* Start *

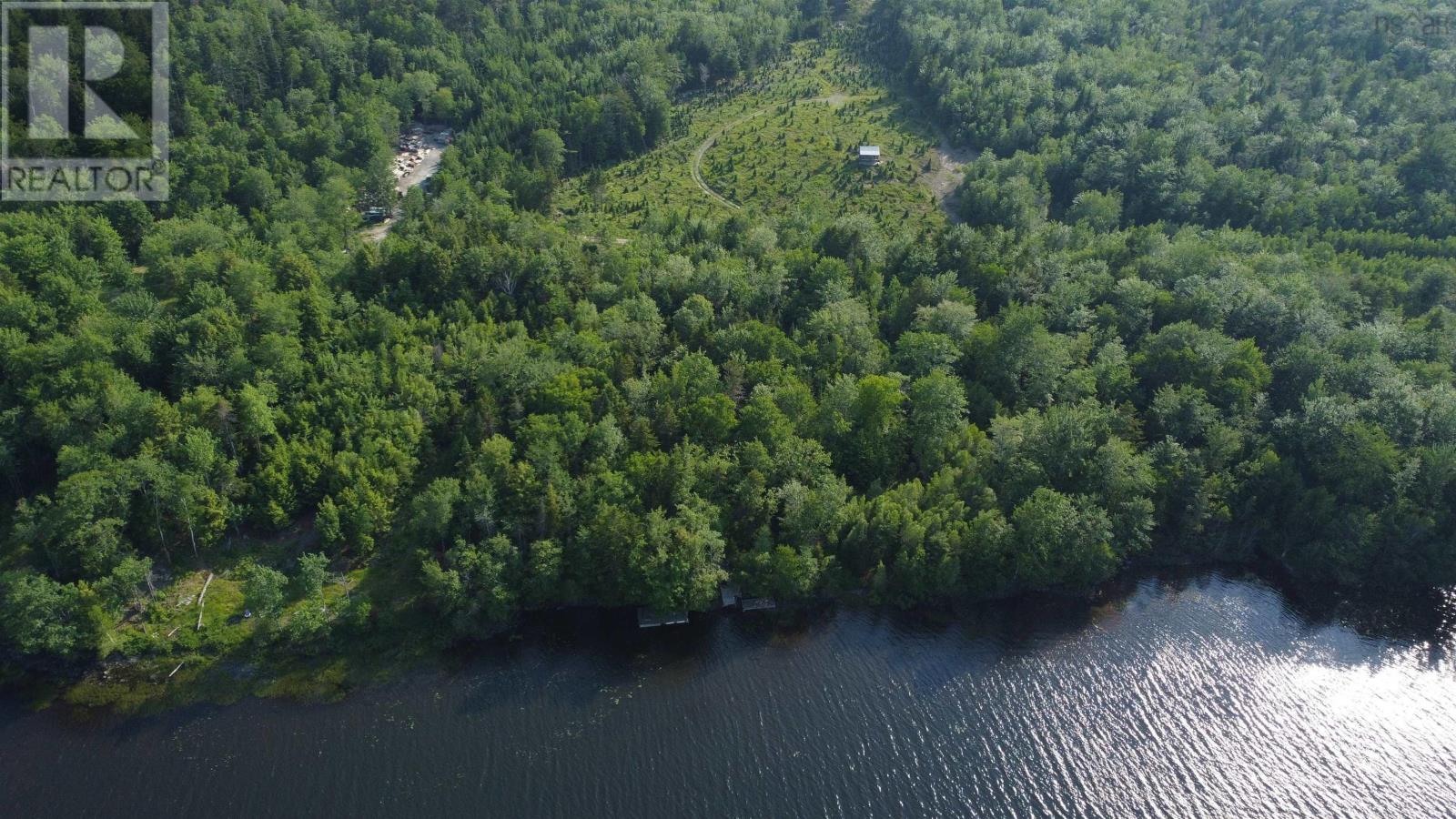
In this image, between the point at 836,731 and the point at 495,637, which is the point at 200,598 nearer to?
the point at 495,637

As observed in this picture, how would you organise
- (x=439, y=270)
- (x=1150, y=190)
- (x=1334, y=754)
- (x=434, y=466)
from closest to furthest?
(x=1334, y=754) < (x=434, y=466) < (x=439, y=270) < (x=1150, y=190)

* End *
* Start *

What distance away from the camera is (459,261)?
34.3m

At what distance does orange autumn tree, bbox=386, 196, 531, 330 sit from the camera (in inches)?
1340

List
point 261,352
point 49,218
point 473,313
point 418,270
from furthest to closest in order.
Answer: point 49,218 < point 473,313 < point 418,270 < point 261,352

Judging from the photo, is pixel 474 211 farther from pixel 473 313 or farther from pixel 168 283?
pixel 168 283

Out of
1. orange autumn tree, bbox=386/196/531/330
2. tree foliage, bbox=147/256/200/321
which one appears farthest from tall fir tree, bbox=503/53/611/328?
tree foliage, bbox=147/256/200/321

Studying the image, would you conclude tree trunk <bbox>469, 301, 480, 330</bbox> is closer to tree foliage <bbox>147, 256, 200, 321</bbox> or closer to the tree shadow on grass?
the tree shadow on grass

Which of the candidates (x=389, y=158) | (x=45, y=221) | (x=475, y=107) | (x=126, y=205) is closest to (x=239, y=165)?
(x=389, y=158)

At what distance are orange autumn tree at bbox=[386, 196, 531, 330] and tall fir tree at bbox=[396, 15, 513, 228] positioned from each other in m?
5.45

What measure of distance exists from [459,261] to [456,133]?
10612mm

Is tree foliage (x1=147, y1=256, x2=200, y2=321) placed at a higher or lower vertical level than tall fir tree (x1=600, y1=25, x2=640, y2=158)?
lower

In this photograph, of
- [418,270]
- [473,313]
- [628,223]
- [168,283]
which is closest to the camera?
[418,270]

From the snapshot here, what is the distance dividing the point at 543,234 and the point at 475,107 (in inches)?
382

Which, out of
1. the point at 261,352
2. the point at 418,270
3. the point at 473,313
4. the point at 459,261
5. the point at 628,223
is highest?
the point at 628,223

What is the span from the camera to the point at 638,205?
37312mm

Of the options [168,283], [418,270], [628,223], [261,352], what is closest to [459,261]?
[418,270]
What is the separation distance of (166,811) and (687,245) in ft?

* End *
* Start *

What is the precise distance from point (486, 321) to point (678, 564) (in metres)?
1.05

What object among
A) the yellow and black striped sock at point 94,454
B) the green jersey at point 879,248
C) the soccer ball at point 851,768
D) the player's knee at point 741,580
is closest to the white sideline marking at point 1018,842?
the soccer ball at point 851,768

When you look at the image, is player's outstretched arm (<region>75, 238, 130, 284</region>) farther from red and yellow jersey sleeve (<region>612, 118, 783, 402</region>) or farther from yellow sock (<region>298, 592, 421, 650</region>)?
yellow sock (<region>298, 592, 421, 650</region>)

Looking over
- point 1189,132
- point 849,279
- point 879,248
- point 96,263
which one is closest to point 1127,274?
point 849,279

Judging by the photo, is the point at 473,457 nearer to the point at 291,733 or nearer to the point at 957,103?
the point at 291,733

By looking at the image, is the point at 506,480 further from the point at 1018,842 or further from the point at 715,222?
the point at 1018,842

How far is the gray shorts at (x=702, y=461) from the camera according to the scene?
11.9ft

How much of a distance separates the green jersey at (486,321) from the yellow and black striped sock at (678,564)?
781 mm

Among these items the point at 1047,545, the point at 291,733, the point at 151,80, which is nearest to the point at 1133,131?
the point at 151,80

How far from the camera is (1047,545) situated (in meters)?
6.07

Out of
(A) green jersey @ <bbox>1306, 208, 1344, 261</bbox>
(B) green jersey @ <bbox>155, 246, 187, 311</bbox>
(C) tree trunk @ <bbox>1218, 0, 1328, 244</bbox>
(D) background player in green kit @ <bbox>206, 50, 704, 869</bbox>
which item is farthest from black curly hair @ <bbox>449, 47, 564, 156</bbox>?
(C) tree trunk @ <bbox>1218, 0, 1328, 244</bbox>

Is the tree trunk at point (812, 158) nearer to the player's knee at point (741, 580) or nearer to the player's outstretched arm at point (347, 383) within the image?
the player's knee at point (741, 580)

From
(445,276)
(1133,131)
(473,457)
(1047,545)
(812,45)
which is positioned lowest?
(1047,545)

* End *

→ PROBLEM
Rewrite the items from the line with "Which, out of" to the line with "What is the separation", replacing "highest" with "topmost" and leaving everything else unchanged.

→ SOLUTION
Which, out of
1. the point at 261,352
2. the point at 418,270
3. the point at 473,313
4. the point at 459,261
5. the point at 628,223
is topmost?
the point at 628,223

What is the span from the camera to the point at 638,205?
37312mm

Of the options [168,283], [418,270], [628,223], [261,352], what is closest to [459,261]?
[418,270]
What is the separation distance of (166,811) and (687,245) in ft?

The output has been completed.